## TEXT SHOWN
::::

To develop a temporal allocation for on-road emissions hourly traffic count data provided by the FHWA Traffic Volume Trends (TVT) program were used. For the year 2012, the TVT data in California was very sparse, so similar data were substituted from the CalTrans Performance Measurement System (PeMS). The total number of traffic monitoring stations with complete hourly data varied year to year from a low of 3,800 in 2013 to a high of 4,900 in 2016, and provided reasonably complete coverage across the U.S.

Hourly vehicle counts for each traffic monitoring station are summed to an annual total, and then each hour is divided by the annual sum for that station to obtain an hourly allocation factor. ACES emissions in each grid cell were assigned the hourly allocation factors of the nearest TVT or PeMS monitoring station.

Oil and Gas Production

CO2 emissions associated with oil and production at the county level were calculated using the EPA Oil and Gas Emission Estimation tool. The tool partitions emissions into four well-type categories: Oil, Gas, Combined Oil & Gas, and Water. The tool reports annual estimates of CO2 emissions from these wellhead types. To allocate these emissions in space the CMAS spatial surrogates for oil and gas wellhead densities (surrogate code 680) were used. The emissions were further disaggregated from the 4-km SMOKE grid down to the 1-km ACES grid. A uniform time structure was used for emissions from this sector, as no temporal allocation information was available. Figure 3 shows the spatial distribution of oil and gas emissions across the CONUS.

Railyards and Trains

Railway CO emissions were obtained from the 2014 NEI and converted to CO2 using emission factors from EPA. Emissions were summed by county and then spatially distributed onto the NEI-provided Rail Line shapefile layer and the 2014 EPA CMV Rail County Shape Fractions for Rail and Commercial Marine.

::::

## EXTRACTED INFORMATION
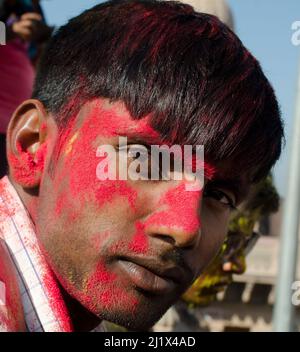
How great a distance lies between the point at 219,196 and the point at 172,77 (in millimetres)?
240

::::

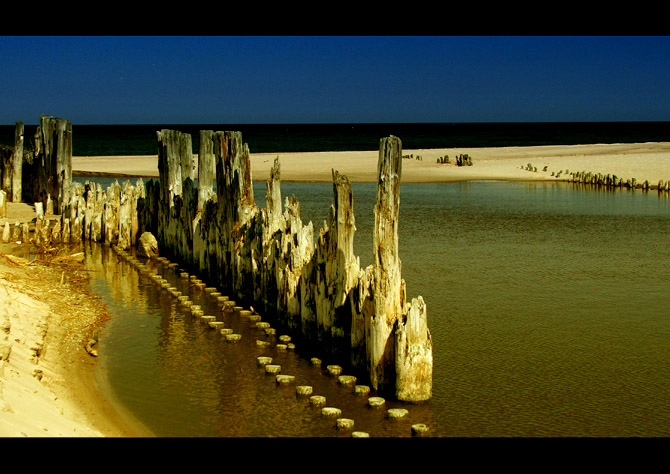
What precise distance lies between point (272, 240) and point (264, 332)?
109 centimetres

::::

## YOUR OBJECTIVE
What comes next in the text on mapping CO2 emissions by sector, picking up after its last sentence about rail? Write that continuation.

## REPLY
Point source railyard emissions were obtained by converting NEI estimates of CO at rail yards to CO2 using emissions factors from EPA and EIA. Both the point feature emissions and the linear feature emissions were aggregated together onto the ACES 1-km grid. Emissions were given a flat hourly time structure, as no data on seasonal, monthly, or diurnal patterns in activity was available.

Residential Buildings

State data on annual consumption of fossil fuels by end-use for the residential sector was obtained from the SEDS1. Fuel consumption was then allocated to U.S. Census Block Groups by combining data from several sources:

  • The number of households in each Census Block Group that heat with different fuel sources from the American Community Survey (ACS)
  • The share of annual household fuel consumption used on space heating versus other end uses such as cooking or heating water from the Residential Energy Consumption Survey (RECS)
  • The total square footage of residential units in a Census Block Group extracted from the FEMA HAZUS tool
  • The number of ‘heating-degree hours’ a Block Group experienced in each hour of the year, defined as the difference between the hourly average ambient air temperature in a Block Group and 65°F, exclusive to the hours when the average hourly ambient air temperature is less than 65°F.
  • Hourly average ambient air temperatures are obtained for each Block Group using the gridded meteorological analysis products from the NOAA Rapid Refresh forecasting system, available at: https://rapidrefresh.noaa.gov

Fuel consumption was first partitioned into two categories: consumption presumed to be influenced by ambient air temperature (i.e. for space-heating purposes), and consumption presumed not to be influenced by air temperature (i.e. hot water heating, cooking, other activities) using the end use shares provided by RECS.

For fuel consumption not influenced by local air temperatures, a flat time structure was given across the year. For temperature-influenced consumption the hourly heating-degree shares were used to assign an hourly time structure, and as part of the allocation process to assign consumption across different Census Block Groups in the state.

For temperature-dependent fuel consumption (superscripted by space) consumption of each fuel (oil, natural gas, liquid propane gas (LPG), coal, and wood) were allocated to Block Groups (equation 5 in the companion file NACP_ACES_V2_Methods_Equations).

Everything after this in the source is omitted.